Skyler watched as Mary Oakes surveyed the room and then, with a prim little nod, turned and walked through the swinging doors, disappearing into some inner sanctum of the hospital, which was presumably being prepared for the first rush of victims. Skyler felt the flutter of helplessness rise in her again. Was knowing nothing better than knowing the worst? She wasn’t sure.
She reached for her phone and swiped it open. Her heart sank when she saw that the mysterious number, with an 857 area code, had texted her again. You O.K.? For a crazy second Skyler thought maybe it was Kate, trying to reach her somehow, with someone else’s phone. Impulsively, Skyler began to type back but then stopped herself. Why wouldn’t Kate just call? She was one of the few people Skyler knew who actually remembered people’s phone numbers.

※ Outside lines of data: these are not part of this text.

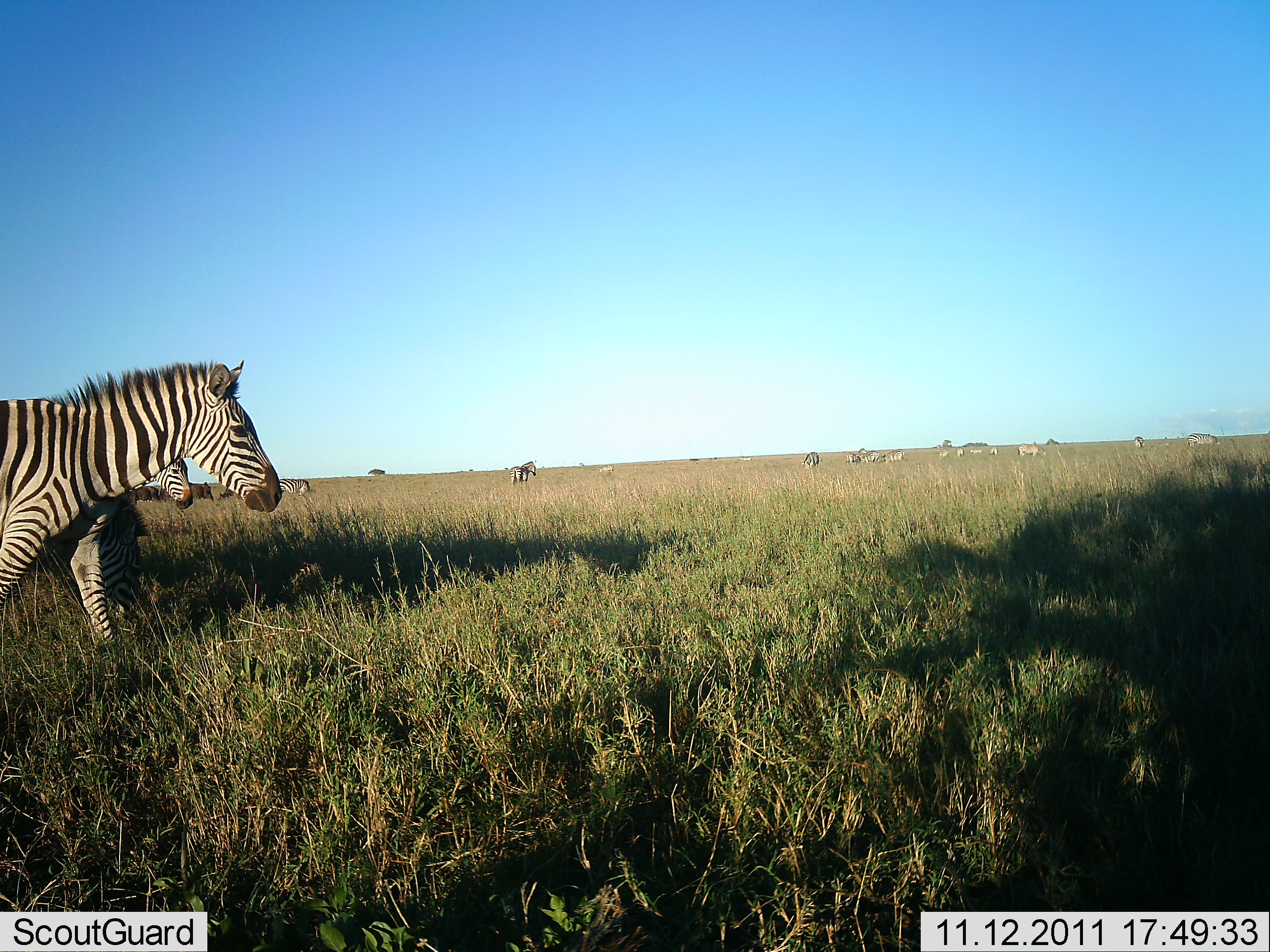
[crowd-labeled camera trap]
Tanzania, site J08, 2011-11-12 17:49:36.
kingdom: Animalia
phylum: Chordata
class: Mammalia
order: Perissodactyla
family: Equidae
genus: Equus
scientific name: Equus quagga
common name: plains zebra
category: zebra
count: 11-50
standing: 25%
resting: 6%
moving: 69%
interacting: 0%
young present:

And why would she be asking Skyler if she was O.K., when it was Kate who’d been in the accident? Skyler’s grandfather—who was really her step-grandfather, her actual grandfather having gone missing before the family fled Cambodia—had once told her a story about the ghosts of people tortured and killed by the Khmer Rouge. They haunted an infamous prison, and even years later, guards would set food out for these ghosts, thinking they must be hungry. Skyler found herself wondering, insanely, if maybe Kate was already a ghost and was trying to contact her through the phone.
Which was dumb. The number had texted her last night, before any of this had happened. It was him. She knew it was. The broken, shameful part of herself wanted desperately to write back, to tell him that no, she was not O.K., that her sister was probably dead, that despite everything, she wanted to see him, to have him hold her and tell her that she was going to be fine. But knowing how angry her sister would be if she did that, Skyler didn’t. She put her phone away, hoping he hadn’t seen the little bubbles that indicated someone typing on the other end.